*** GIVEN DATA
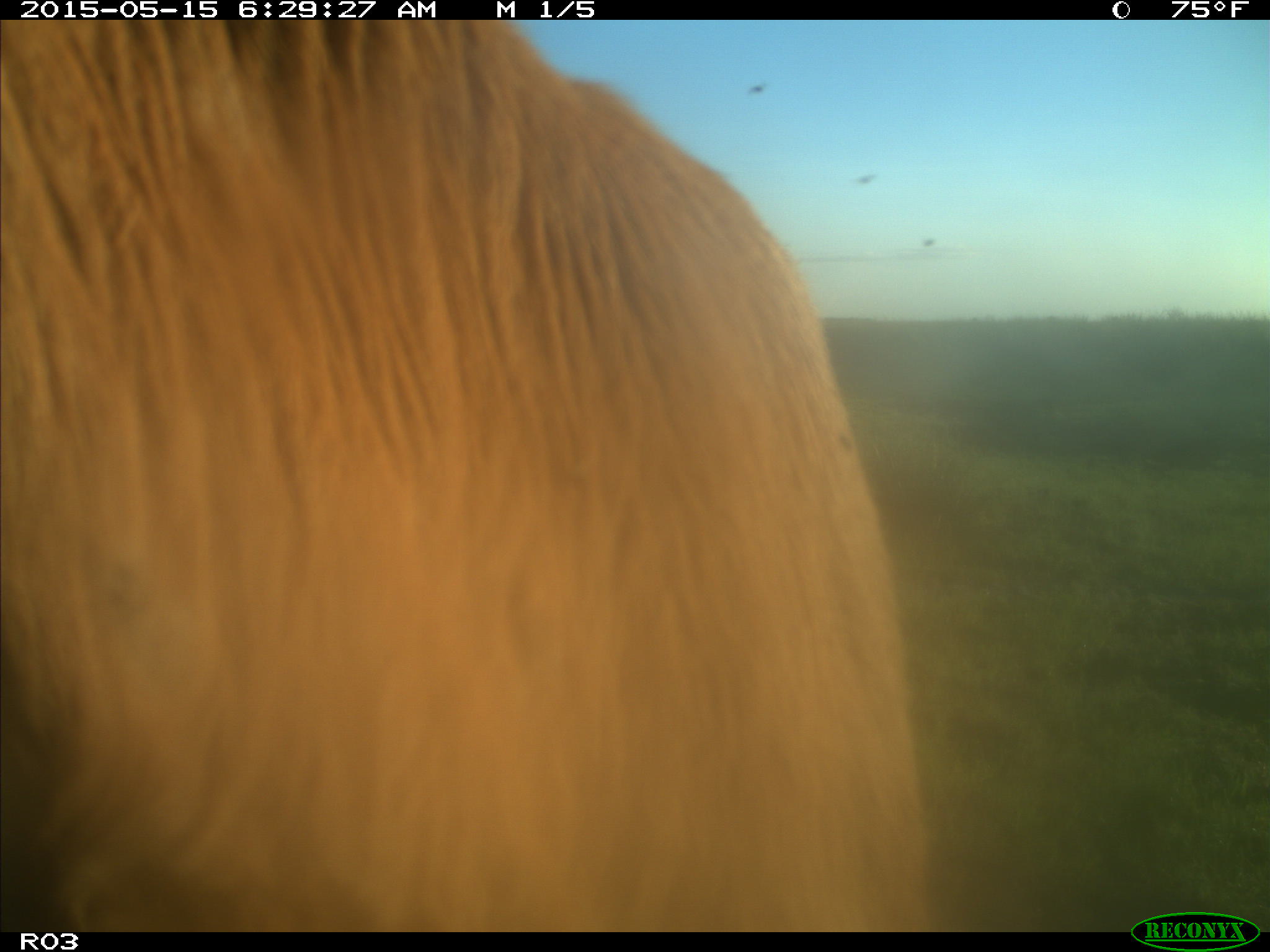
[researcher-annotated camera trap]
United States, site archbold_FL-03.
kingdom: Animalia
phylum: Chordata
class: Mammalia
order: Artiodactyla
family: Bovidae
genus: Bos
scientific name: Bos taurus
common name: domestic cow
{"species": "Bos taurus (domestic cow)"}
******
*** GIVEN DATA
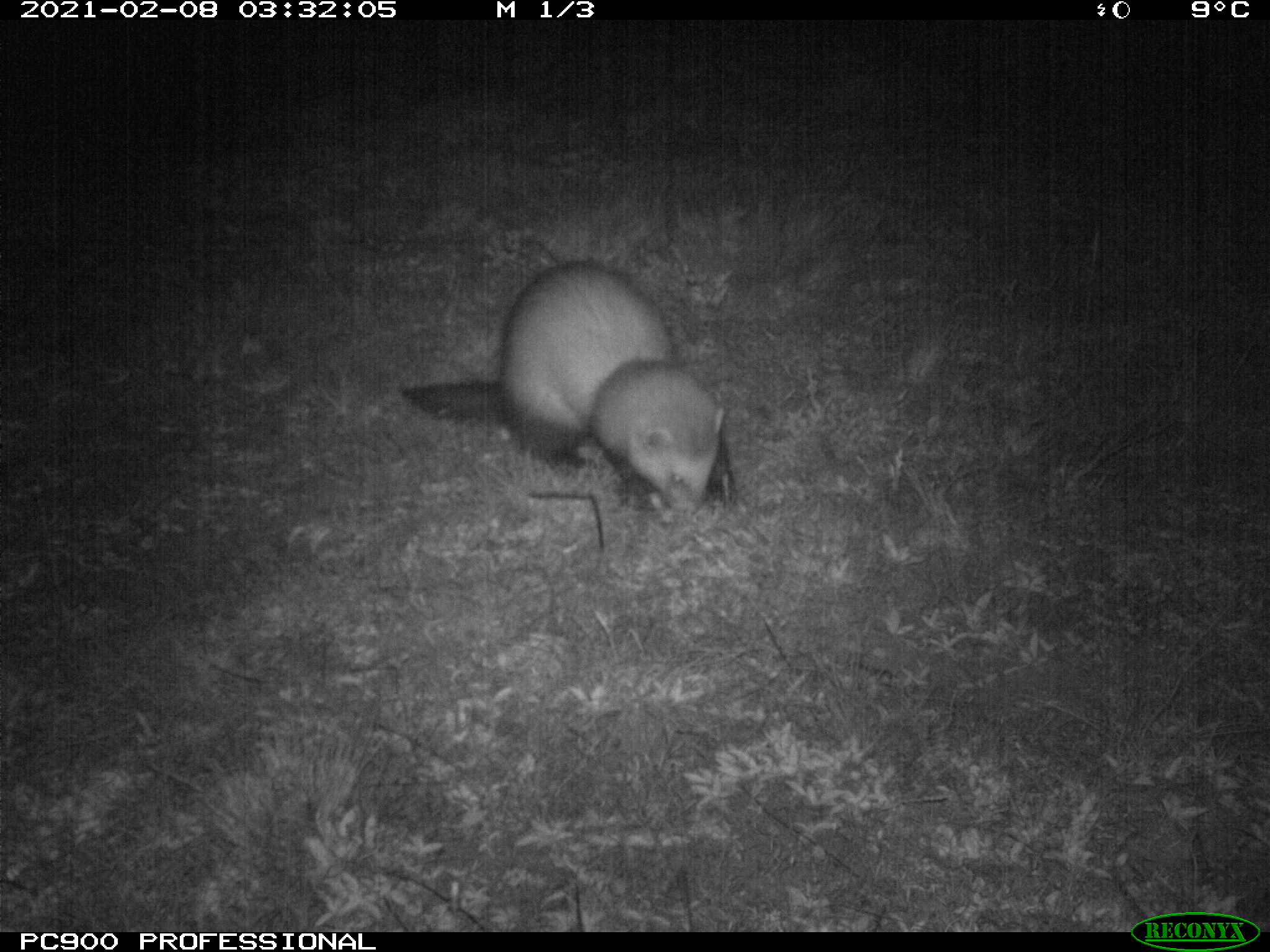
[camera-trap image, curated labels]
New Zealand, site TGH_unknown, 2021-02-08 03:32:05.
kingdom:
******
# TASK BRIEF
Return, from the entries, each line that holds "trap".

# RESPONSE AREA
[researcher-annotated camera trap]
[camera-trap image, curated labels]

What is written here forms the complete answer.